─── Texto exibido ───

Durante o Outubro Rosa, a campanha de conscientização sobre o câncer de mama ganha uma nova perspectiva com o alerta de especialistas sobre os riscos de perda auditiva em pacientes oncológicos. A fonoaudióloga Carolina Pamponet, especialista em audiologia clínica e ocupacional, explica que certos protocolos de quimioterapia, radioterapia e terapias-alvo utilizam medicamentos ototóxicos, capazes de afetar as estruturas do ouvido interno e provocar alterações auditivas.
Segundo Carolina, o acompanhamento fonoaudiológico é essencial desde o início do tratamento. “A audição, muitas vezes esquecida nesse processo, também merece atenção. Detectar precocemente alterações auditivas pode evitar perdas permanentes e melhorar a qualidade de vida do paciente”, afirma a especialista, que atua há mais de 20 anos no tratamento da voz falada e cantada, além da preparação vocal de artistas.

───

_Detalhes da tarefa_.
Reescreva o trecho do texto exibido começando em "Durante o Outubro" e terminando em "provocar alterações auditivas.", trocando "medicamentos ototóxicos" por "fármacos ototóxicos". Responda com base somente no texto exibido.

─── Material fornecido ───

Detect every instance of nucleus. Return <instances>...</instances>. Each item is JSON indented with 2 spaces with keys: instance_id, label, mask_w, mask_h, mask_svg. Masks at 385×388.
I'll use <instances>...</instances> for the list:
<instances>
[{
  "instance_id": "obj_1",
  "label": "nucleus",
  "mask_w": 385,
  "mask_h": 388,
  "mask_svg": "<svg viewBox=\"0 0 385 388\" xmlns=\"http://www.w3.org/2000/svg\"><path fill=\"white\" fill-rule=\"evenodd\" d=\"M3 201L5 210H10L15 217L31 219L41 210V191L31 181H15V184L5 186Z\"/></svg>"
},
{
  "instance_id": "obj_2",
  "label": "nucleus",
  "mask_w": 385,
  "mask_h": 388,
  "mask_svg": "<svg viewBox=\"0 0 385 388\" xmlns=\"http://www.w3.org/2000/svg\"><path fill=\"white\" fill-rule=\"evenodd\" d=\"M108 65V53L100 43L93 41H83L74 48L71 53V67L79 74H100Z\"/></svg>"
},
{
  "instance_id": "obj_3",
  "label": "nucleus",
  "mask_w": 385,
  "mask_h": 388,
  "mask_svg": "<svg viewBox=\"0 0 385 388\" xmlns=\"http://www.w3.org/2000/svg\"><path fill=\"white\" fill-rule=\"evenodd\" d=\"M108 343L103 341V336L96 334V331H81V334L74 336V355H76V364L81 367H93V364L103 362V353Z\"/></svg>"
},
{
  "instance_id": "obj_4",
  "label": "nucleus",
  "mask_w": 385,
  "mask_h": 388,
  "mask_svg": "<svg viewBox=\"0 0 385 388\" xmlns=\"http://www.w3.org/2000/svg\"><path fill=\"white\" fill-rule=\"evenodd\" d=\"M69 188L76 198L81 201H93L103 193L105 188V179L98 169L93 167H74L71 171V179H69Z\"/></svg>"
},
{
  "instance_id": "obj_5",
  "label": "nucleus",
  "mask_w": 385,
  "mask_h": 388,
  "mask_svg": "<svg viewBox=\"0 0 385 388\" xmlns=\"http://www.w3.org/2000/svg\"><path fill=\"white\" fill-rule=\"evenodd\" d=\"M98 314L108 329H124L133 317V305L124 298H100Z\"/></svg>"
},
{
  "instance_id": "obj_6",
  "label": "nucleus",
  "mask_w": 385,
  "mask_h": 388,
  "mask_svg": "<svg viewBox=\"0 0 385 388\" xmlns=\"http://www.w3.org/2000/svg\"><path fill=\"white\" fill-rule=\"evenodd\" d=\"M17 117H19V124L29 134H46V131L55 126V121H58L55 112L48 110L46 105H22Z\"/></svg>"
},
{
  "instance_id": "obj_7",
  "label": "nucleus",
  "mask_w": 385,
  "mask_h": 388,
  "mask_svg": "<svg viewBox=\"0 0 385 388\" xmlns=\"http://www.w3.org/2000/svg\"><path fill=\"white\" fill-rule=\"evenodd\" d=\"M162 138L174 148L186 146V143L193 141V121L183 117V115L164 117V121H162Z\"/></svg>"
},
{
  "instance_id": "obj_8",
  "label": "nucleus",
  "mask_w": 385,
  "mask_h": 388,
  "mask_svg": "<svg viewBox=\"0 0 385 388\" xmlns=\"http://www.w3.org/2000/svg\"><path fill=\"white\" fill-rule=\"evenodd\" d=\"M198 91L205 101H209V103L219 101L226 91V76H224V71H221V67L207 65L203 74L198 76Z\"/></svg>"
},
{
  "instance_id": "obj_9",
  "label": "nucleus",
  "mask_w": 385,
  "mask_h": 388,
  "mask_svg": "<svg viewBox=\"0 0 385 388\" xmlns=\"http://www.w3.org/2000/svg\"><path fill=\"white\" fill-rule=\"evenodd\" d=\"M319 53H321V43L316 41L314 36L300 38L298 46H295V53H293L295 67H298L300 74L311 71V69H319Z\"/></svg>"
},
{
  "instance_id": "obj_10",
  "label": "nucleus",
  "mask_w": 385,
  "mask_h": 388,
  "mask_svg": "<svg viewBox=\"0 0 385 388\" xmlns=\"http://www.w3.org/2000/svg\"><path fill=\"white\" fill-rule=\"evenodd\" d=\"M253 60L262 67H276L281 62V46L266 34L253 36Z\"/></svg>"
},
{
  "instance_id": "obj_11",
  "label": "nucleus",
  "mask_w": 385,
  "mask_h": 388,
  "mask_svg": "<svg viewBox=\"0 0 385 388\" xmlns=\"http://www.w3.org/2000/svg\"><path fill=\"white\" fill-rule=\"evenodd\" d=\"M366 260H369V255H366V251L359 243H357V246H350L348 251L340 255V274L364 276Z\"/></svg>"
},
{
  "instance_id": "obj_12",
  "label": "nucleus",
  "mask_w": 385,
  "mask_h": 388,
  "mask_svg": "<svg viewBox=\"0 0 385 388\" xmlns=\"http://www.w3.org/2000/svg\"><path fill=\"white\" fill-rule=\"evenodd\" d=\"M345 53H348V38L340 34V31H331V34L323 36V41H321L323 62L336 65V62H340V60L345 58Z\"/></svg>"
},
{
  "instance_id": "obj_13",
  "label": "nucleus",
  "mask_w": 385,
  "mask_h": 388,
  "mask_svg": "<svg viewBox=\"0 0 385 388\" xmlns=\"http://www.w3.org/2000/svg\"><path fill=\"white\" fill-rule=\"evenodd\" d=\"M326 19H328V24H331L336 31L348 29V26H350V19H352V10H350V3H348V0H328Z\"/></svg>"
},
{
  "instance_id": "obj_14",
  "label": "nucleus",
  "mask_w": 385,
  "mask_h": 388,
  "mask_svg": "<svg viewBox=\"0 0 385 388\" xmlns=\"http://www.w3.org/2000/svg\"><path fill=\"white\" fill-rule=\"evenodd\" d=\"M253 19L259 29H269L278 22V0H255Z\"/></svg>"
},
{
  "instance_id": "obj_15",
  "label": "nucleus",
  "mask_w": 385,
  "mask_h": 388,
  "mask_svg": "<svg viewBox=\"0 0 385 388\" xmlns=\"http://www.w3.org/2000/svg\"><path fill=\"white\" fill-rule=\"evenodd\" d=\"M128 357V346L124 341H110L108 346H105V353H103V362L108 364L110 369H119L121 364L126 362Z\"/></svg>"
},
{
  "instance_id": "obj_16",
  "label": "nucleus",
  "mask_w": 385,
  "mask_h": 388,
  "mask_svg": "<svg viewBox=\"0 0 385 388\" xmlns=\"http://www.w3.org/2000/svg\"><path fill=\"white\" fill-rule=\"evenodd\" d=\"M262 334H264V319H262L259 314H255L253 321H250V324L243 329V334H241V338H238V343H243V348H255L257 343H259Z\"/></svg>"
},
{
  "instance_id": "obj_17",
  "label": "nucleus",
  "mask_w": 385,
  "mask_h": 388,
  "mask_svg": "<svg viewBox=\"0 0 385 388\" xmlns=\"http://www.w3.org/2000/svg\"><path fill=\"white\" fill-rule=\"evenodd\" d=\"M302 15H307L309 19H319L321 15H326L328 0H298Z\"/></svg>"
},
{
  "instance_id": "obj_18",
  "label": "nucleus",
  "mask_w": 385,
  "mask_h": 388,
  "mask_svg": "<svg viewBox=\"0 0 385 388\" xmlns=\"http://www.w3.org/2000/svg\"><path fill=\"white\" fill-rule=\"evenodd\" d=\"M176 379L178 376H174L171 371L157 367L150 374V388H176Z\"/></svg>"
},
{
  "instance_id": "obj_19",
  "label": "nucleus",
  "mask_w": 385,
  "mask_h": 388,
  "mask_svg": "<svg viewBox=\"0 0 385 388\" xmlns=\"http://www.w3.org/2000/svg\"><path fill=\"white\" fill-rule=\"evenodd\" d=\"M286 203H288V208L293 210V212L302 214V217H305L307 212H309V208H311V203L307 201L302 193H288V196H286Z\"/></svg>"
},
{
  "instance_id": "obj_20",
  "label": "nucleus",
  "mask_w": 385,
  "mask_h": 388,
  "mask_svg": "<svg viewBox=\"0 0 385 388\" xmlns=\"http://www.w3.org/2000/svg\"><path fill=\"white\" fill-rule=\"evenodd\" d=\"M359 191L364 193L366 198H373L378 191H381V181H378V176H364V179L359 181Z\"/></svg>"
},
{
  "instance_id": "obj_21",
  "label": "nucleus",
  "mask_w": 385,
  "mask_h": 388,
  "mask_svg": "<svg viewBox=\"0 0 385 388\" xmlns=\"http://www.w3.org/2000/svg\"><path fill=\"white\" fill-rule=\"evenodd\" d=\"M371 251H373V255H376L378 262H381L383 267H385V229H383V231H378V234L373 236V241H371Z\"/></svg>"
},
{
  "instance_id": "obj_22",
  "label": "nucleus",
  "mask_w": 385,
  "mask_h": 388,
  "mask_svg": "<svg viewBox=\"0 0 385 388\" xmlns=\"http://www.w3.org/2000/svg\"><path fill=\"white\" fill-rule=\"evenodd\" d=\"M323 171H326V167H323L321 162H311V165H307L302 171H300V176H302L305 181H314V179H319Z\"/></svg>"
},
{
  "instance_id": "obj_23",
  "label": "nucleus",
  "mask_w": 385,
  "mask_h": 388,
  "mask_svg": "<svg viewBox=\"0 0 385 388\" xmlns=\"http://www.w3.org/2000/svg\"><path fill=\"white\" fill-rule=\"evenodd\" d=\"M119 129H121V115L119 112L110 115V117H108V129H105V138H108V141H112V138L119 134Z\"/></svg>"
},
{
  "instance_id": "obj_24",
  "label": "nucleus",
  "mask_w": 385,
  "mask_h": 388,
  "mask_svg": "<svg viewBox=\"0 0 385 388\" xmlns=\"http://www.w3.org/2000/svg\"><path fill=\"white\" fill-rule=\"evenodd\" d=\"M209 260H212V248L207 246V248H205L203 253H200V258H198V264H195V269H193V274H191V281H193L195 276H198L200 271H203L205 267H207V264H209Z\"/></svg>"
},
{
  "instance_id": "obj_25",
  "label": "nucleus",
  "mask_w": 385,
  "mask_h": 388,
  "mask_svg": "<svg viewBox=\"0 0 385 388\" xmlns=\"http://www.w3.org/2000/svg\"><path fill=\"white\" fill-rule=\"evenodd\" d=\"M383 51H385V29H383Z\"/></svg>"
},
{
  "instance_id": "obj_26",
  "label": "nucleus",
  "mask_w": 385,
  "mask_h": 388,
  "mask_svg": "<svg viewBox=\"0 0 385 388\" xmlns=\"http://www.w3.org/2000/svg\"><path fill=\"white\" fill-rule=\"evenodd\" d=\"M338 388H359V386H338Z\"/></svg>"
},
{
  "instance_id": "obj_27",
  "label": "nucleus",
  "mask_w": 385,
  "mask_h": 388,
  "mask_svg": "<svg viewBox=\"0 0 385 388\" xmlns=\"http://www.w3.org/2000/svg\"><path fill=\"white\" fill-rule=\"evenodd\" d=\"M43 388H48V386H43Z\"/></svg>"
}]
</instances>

───

_Resposta do exercício_.
Durante o Outubro Rosa, a campanha de conscientização sobre o câncer de mama ganha uma nova perspectiva com o alerta de especialistas sobre os riscos de perda auditiva em pacientes oncológicos. A fonoaudióloga Carolina Pamponet, especialista em audiologia clínica e ocupacional, explica que certos protocolos de quimioterapia, radioterapia e terapias-alvo utilizam fármacos ototóxicos, capazes de afetar as estruturas do ouvido interno e provocar alterações auditivas.